Now that we have addressed the CAR/MMIO ROM copy issue (thanks Scott and Arne), I wanted to revisit the other change that Arne proposed for memset.
http://article.gmane.org/gmane.linux.bios/57707
Some people didn't like the architecture specific code for memset. I don't have a problem with it, but it did bring up a few questions.
1. Why isn't gcc generating the rep stosb itself? This should be a standard optimization.
2. Why do we have functions for memset, memcpy, etc, when gcc has builtins that could be used? Is this a remnant from romcc?
Marc
On 10.09.2010 00:45, Marc Jones wrote:
Now that we have addressed the CAR/MMIO ROM copy issue (thanks Scott and Arne), I wanted to revisit the other change that Arne proposed for memset.
http://article.gmane.org/gmane.linux.bios/57707
Some people didn't like the architecture specific code for memset. I don't have a problem with it, but it did bring up a few questions.
- Why isn't gcc generating the rep stosb itself? This should be a
standard optimization.
- Why do we have functions for memset, memcpy, etc, when gcc has
builtins that could be used? Is this a remnant from romcc?
Please note that the AMD and Intel manuals explicitly mention that some instructions which would be used by a fast memcpy will bypass the cache, and as such are unsuitable to copy CAR contents to RAM.
Regards, Carl-Daniel
-----Original Message----- From: coreboot-bounces@coreboot.org [mailto:coreboot-bounces@coreboot.org] On Behalf Of Carl-Daniel Hailfinger Sent: Thursday, September 09, 2010 06:10 PM To: Marc Jones Cc: Coreboot Subject: Re: [coreboot] rfc - gcc builtins and memset memcpy memmove memcmp
]On 10.09.2010 00:45, Marc Jones wrote: ]> Now that we have addressed the CAR/MMIO ROM copy issue (thanks Scott ]> and Arne), I wanted to revisit the other change that Arne proposed for ]> memset. ]> ]> http://article.gmane.org/gmane.linux.bios/57707 ]> ]> Some people didn't like the architecture specific code for memset. I ]> don't have a problem with it, but it did bring up a few questions. ]> ]> 1. Why isn't gcc generating the rep stosb itself? This should be a ]> standard optimization. ]> ]> 2. Why do we have functions for memset, memcpy, etc, when gcc has ]> builtins that could be used? Is this a remnant from romcc? ]> ] ]Please note that the AMD and Intel manuals explicitly mention that some ]instructions which would be used by a fast memcpy will bypass the cache, ]and as such are unsuitable to copy CAR contents to RAM.
Another area to watch for when using optimized memory functions is SMI handling code.
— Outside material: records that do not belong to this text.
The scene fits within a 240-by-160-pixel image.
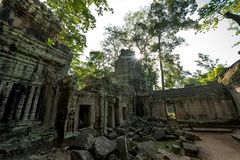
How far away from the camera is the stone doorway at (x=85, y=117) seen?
7316 millimetres

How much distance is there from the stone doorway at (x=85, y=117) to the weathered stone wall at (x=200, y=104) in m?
10.6

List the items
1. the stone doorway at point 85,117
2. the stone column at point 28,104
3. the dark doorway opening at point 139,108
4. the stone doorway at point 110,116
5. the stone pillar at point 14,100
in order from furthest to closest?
the dark doorway opening at point 139,108 < the stone doorway at point 110,116 < the stone doorway at point 85,117 < the stone column at point 28,104 < the stone pillar at point 14,100

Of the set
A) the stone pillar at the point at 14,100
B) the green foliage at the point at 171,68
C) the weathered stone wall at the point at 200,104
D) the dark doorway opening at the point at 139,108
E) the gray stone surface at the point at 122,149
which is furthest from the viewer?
the green foliage at the point at 171,68

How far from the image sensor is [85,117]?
7512mm

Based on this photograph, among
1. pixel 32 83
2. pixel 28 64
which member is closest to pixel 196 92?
pixel 32 83

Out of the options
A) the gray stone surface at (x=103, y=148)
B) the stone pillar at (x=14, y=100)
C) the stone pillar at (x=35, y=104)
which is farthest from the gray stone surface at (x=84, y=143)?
the stone pillar at (x=14, y=100)

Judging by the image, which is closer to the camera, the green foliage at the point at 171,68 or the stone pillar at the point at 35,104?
the stone pillar at the point at 35,104

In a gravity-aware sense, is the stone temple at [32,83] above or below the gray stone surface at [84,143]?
above

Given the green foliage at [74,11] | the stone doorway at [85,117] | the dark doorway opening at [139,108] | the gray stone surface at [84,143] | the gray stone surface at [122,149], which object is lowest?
the gray stone surface at [122,149]

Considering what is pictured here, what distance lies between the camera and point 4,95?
9.96 feet

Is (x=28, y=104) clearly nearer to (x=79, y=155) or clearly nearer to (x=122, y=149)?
(x=79, y=155)

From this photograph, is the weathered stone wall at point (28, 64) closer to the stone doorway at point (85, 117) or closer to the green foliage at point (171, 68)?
the stone doorway at point (85, 117)

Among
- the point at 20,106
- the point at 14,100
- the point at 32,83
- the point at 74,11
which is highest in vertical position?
the point at 74,11

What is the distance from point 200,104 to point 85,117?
12.7 m
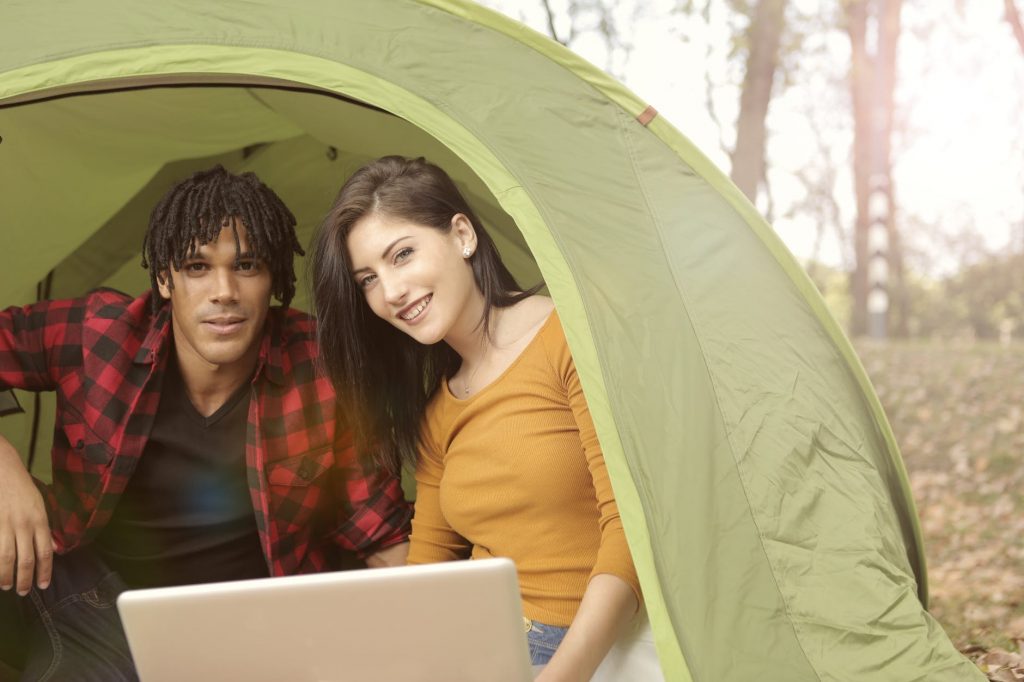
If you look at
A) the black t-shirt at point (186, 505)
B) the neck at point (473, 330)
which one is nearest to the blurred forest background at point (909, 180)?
the neck at point (473, 330)

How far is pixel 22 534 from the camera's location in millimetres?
1864

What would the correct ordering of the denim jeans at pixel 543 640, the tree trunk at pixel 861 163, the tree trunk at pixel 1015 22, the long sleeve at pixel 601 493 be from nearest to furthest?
the long sleeve at pixel 601 493 → the denim jeans at pixel 543 640 → the tree trunk at pixel 1015 22 → the tree trunk at pixel 861 163

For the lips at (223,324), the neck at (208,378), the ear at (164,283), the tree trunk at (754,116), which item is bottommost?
the neck at (208,378)

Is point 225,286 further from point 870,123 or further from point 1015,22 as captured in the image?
point 870,123

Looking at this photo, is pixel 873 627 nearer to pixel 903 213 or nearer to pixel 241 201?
pixel 241 201

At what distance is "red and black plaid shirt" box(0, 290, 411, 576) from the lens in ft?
6.96

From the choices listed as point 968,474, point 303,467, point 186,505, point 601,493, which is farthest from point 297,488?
point 968,474

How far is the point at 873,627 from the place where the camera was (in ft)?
5.52

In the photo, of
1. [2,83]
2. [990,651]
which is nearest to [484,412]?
[2,83]

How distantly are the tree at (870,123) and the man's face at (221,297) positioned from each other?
23.1 feet

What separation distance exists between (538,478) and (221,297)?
28.9 inches

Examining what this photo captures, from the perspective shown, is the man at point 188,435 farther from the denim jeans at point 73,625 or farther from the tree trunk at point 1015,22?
the tree trunk at point 1015,22

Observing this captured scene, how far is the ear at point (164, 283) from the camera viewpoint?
2.07 metres

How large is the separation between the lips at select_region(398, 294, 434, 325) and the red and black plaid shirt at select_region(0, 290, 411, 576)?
43 cm
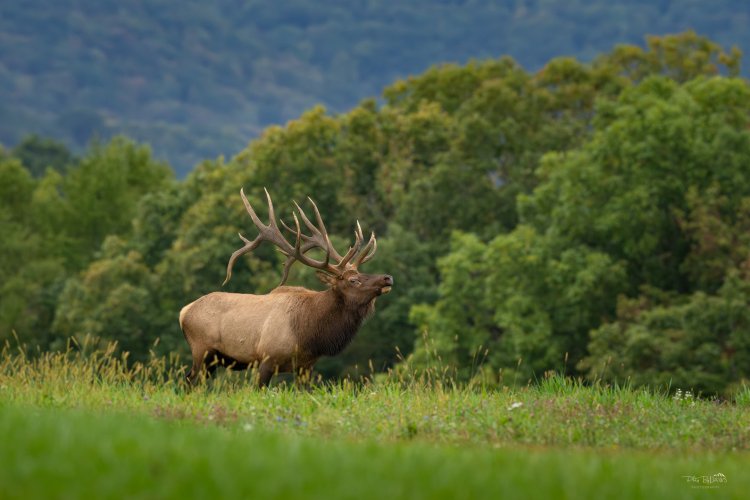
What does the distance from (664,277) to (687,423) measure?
2913cm

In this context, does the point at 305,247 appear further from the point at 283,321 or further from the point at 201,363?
the point at 201,363

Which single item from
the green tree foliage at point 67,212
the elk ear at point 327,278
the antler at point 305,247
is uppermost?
the antler at point 305,247

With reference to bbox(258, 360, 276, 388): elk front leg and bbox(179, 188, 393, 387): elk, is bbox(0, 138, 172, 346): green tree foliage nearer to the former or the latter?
bbox(179, 188, 393, 387): elk

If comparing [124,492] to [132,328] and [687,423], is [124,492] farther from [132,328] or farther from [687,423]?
[132,328]

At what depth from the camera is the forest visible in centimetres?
3669

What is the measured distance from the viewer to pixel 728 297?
33344 millimetres

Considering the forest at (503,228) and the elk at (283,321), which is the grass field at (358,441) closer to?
the elk at (283,321)

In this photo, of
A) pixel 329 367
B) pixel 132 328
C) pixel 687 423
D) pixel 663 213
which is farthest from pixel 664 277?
pixel 687 423

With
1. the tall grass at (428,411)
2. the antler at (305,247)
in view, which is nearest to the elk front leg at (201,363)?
the antler at (305,247)

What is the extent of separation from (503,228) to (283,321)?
33.8 metres

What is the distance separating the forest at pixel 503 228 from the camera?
120ft

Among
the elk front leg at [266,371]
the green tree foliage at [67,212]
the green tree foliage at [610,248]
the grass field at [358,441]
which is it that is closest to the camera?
the grass field at [358,441]

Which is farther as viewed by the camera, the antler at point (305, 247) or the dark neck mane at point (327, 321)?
the antler at point (305, 247)

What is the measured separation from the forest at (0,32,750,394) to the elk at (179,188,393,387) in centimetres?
1539
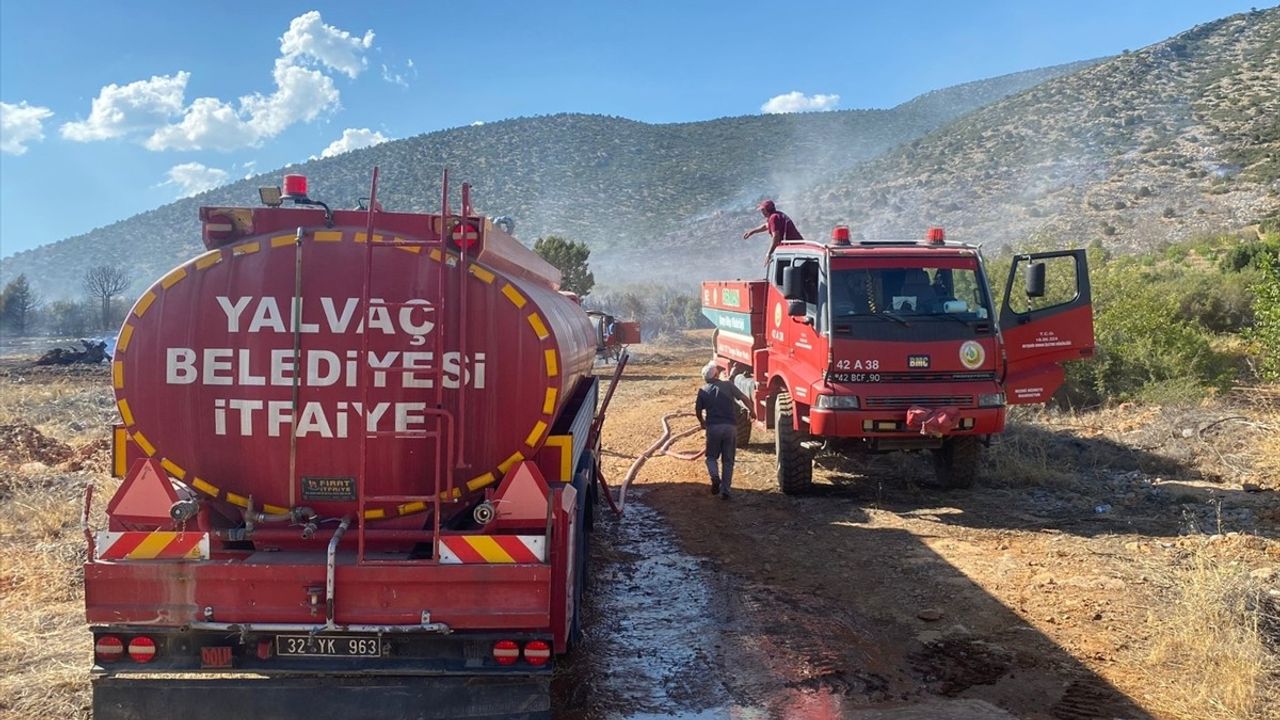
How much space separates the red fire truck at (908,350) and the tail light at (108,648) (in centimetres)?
651

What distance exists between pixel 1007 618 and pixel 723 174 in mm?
66882

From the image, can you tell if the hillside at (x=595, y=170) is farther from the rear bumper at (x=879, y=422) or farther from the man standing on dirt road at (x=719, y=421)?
the rear bumper at (x=879, y=422)

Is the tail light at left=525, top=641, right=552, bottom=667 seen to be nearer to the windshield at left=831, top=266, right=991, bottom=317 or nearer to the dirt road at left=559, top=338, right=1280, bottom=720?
the dirt road at left=559, top=338, right=1280, bottom=720

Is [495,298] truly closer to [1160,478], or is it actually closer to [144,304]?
[144,304]

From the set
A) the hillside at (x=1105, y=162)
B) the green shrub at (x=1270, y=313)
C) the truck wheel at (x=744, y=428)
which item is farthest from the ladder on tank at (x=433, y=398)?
the hillside at (x=1105, y=162)

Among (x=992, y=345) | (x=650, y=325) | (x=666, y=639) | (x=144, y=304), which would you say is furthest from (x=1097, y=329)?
(x=650, y=325)

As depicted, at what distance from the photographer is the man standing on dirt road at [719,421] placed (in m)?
9.73

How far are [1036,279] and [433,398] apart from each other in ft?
24.3

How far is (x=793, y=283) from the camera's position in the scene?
927 cm

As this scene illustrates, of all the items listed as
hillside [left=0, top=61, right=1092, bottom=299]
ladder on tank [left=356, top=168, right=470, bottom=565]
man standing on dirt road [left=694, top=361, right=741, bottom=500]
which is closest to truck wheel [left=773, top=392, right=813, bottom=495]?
man standing on dirt road [left=694, top=361, right=741, bottom=500]

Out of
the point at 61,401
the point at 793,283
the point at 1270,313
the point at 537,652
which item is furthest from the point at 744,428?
the point at 61,401

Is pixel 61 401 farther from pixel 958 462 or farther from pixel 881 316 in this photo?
pixel 958 462

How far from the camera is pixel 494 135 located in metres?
74.2

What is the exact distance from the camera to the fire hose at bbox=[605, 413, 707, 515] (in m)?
9.51
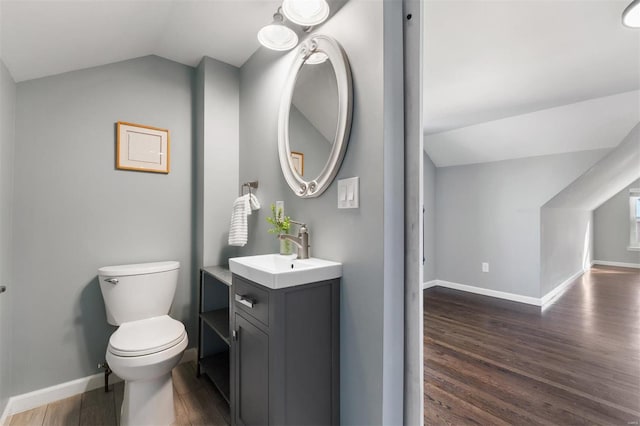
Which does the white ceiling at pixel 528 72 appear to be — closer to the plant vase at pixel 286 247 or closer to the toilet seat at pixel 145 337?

The processor saves most registers before running SMI code, but not the XMM registers.
]Regards, ]Carl-Daniel ] ]-- ]http://www.hailfinger.org/
Here are some benchmark results for an AMD family 10h desktop processor. This system uses DDR-2. This shows that for AMD processors rep movs and rep stos performance is not great, though better than a byte loop. Note that this test is for operations on large blocks. For small blocks rep or byte loop is probably best due to less setup overhead.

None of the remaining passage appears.